▶ PROBLEM
Reproduce, word for word, the records between the line holding "Could you assess" and the line holding "48.0 metres", both lines included.

▶ RECORDS PROVIDED
--------------------------------------------------

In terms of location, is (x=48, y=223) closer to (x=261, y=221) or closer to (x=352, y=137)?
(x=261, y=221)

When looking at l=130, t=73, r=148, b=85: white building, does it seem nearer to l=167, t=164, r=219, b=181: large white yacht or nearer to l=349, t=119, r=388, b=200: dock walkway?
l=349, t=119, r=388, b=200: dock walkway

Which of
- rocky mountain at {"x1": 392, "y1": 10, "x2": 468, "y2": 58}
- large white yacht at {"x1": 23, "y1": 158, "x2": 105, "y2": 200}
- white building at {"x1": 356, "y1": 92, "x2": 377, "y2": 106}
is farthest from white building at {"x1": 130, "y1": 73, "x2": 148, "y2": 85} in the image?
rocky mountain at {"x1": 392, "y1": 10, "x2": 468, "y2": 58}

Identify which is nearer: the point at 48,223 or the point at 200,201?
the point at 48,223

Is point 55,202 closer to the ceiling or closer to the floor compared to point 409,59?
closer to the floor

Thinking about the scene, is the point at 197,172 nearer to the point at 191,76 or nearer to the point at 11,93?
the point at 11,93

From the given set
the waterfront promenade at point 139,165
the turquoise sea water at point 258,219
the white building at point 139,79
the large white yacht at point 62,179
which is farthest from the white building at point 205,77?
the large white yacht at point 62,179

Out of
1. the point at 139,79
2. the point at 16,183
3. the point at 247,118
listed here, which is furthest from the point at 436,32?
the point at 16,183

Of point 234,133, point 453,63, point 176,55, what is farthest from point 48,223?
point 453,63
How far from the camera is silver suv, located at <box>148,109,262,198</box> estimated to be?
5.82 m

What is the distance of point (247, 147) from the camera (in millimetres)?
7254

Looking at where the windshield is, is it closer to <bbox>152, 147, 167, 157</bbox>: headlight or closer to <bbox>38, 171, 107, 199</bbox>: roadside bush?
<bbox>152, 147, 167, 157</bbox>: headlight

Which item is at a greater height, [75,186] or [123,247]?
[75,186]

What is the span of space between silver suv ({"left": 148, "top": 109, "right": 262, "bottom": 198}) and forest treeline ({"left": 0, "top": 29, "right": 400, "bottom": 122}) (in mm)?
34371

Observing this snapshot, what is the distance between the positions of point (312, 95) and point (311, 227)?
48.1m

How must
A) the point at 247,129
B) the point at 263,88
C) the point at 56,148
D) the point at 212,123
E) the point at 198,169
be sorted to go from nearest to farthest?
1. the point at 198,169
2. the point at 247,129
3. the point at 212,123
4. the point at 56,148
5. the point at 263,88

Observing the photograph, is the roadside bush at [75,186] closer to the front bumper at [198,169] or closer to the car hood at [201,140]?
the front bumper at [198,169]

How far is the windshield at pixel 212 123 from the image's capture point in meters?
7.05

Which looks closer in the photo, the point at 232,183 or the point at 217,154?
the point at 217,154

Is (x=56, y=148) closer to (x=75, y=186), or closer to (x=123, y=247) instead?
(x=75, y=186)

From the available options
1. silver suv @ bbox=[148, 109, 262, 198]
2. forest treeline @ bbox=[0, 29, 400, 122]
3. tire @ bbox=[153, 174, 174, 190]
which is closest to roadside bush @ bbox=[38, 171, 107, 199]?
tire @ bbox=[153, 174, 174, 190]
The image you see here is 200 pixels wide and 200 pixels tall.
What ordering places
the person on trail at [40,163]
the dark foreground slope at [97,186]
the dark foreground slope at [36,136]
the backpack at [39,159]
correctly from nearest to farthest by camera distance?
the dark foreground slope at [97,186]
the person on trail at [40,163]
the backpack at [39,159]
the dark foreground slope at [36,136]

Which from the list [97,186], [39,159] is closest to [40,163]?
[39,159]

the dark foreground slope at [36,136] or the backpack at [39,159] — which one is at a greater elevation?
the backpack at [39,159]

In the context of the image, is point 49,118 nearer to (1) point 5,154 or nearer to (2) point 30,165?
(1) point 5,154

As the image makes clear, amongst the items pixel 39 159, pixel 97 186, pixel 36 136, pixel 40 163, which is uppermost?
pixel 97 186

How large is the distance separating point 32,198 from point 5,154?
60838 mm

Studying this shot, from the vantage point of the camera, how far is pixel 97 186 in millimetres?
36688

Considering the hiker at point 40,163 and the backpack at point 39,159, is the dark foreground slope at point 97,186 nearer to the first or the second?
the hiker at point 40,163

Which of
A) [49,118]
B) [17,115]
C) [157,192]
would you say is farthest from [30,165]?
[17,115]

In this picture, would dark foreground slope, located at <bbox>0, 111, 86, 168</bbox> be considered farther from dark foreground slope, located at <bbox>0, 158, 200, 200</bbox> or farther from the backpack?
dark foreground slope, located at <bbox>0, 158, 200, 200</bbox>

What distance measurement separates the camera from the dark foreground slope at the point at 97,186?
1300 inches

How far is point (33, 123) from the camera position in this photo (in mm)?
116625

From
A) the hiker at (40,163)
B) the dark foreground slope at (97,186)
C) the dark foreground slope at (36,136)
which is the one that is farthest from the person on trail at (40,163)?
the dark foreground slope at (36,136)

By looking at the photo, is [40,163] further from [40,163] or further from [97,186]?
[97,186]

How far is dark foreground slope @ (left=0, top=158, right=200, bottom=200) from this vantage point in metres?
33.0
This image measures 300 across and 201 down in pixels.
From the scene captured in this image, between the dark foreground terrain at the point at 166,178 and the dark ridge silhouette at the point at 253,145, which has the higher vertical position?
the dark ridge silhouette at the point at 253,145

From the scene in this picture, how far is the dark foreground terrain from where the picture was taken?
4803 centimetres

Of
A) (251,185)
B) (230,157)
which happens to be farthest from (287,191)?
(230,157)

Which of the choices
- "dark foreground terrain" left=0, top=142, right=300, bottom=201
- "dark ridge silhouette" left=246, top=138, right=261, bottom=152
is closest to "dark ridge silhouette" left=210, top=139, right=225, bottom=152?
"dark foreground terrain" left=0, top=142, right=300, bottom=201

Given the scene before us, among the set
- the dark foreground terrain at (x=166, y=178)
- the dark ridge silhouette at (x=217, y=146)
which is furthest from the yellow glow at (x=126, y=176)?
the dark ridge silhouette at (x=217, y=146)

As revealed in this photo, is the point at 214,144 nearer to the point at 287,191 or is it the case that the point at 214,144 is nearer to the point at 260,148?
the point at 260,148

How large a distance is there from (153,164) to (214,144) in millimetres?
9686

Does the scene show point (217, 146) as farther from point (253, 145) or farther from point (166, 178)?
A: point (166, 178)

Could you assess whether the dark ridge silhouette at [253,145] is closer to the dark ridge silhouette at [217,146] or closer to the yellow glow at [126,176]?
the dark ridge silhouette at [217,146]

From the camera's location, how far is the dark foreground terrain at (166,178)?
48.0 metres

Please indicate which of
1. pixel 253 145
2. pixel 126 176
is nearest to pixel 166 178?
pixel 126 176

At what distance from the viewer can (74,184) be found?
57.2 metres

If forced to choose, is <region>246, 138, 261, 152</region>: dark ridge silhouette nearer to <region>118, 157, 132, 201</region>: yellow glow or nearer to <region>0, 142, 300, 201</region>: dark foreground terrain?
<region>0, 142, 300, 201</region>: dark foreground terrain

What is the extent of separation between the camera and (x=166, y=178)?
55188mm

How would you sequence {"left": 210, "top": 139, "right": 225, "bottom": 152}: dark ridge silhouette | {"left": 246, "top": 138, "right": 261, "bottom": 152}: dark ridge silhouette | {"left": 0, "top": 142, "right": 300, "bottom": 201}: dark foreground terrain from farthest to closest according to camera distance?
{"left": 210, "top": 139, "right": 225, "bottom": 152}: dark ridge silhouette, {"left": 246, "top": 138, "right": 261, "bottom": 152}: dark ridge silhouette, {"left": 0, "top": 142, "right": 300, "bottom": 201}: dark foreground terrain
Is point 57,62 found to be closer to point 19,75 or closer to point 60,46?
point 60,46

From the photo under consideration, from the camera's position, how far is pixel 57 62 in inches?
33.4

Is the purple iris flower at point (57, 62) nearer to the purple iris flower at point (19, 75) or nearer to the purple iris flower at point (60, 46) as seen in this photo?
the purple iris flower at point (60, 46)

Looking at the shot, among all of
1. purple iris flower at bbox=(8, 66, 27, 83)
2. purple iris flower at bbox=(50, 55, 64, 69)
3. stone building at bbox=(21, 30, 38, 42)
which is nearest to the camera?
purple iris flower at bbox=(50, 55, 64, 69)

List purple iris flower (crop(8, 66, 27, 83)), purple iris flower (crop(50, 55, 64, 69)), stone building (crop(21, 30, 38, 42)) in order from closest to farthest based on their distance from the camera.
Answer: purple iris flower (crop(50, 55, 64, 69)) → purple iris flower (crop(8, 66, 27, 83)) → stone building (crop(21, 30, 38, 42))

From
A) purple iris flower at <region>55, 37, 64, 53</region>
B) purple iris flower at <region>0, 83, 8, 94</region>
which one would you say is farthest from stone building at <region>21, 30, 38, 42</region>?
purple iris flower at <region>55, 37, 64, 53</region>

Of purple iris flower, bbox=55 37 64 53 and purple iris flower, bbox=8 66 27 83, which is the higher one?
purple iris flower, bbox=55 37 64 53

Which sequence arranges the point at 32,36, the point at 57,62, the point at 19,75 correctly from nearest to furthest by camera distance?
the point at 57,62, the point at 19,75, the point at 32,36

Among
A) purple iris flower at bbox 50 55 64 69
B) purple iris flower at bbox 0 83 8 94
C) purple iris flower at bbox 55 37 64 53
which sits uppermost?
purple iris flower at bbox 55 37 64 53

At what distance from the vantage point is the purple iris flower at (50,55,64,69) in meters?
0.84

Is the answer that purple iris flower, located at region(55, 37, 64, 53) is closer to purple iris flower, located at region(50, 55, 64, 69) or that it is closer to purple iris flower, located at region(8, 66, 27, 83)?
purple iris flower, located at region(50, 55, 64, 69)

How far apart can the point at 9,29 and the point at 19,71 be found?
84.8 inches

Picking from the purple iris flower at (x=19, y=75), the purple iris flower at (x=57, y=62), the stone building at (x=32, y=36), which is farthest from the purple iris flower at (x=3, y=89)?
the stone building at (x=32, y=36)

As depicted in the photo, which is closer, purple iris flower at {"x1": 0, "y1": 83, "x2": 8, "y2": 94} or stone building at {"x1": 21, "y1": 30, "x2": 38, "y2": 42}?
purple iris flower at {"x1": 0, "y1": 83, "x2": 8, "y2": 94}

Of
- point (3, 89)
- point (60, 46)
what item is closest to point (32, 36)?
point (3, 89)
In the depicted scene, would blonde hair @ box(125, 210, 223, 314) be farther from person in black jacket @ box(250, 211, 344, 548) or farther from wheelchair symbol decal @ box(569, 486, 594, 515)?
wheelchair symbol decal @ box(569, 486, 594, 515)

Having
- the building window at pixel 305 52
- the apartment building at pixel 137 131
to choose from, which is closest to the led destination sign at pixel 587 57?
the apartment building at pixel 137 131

--------------------------------------------------

▶ RESPONSE
Could you assess whether the dark ridge silhouette at [253,145] is closer to the dark ridge silhouette at [217,146] or closer to the yellow glow at [126,176]?
the dark ridge silhouette at [217,146]

From the camera's location, how far is the dark foreground terrain at (166,178)?
48.0 metres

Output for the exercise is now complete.